You know, I avoided the recent remake of "I Am Legend" because I heard the featured character ends up wandering a deserted Manhattan, New York. (That was me in Sydney on Thursday night, but I no longer feel like a legend.)

This is sounding bitter but, in these days of mobile phones, the way we all run our lives is changing. To the opposite of's ambitions, we all seem to rely to much on spontaneity and coincidence. Someone else I know (only "virtually") is always saying he "really wants to meet up" with the Star Trek group soon, but he's just emailed me that he's still unable to give any advance dates.

I'm fighting a losing battle. In one Meetup group I run, two members with young families want Saturday meetings. But one is in the inner city; and the other is in the west, and neither want to travel. How many others in our group are willing or able to travel to either event? Who knows? (From experience, not that many.)

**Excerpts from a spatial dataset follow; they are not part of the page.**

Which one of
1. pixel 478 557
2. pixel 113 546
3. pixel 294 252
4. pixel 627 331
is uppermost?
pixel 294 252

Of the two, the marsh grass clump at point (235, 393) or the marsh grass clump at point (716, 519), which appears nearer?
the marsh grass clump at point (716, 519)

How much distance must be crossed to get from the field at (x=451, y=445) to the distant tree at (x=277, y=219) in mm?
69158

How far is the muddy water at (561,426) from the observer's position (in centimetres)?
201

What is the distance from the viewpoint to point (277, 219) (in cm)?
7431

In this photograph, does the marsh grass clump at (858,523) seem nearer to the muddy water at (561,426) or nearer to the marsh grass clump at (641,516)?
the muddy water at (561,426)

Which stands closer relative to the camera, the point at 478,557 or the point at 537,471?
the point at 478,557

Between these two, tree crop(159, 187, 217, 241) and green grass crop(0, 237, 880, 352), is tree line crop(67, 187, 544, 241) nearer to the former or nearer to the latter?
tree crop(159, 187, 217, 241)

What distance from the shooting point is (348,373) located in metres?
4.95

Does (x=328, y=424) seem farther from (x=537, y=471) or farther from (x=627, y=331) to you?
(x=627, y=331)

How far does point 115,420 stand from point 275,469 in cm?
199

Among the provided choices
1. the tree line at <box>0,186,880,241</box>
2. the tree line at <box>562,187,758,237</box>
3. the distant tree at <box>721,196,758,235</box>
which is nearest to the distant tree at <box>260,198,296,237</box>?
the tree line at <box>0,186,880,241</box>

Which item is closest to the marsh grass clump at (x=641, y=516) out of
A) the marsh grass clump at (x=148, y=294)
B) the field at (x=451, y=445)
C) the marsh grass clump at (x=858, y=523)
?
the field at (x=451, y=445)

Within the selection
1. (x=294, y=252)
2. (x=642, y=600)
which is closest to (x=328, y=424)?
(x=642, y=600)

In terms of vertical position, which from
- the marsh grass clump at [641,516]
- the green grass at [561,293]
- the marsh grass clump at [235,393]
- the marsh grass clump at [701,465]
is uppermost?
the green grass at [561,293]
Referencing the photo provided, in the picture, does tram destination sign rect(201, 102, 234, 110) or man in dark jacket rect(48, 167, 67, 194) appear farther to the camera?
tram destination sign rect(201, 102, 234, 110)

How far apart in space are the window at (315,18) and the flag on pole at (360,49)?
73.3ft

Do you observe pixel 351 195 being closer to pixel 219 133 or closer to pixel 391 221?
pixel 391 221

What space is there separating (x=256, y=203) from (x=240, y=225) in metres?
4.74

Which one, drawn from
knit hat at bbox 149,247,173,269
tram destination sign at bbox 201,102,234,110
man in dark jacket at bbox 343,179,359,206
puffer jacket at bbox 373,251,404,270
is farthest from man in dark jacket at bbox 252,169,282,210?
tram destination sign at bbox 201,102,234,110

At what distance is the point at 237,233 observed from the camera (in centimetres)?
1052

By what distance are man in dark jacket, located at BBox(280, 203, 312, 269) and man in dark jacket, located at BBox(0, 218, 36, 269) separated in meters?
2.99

Sorry if I sound jaded but I've spent way too many days sitting on park benches wondering where everyone else is. I've been at Meetups (and not official "Meetups") either by myself, or with only one or two others. Especially annoying when we've been expecting 20 or so). I've sat in parkland settings in Lane Cove, Parramatta Park, Royal Botanic Gardens, Manly Beach and many coffee shops and pubs over the years. Thank goodness I have my Star Trek novel with me. I've just endured almost a year's worth of solo "Lost" meetings and solo bloggers' meetings (in the CBD) and solo Art workshop meetings (here at my place in the West). In most cases I'm told at least six to eight people are "definitely" turning up - and it ends up being just me, or just me and one other. And it's almost always a different "one other". If only all the "others" turned up on the same day!

Now I'm even attracting "serial Meetup joiners", who seem to get their kicks out of RSVPing "Yes" to Meetups all over Sydney and yet have absolutely no intention of coming along.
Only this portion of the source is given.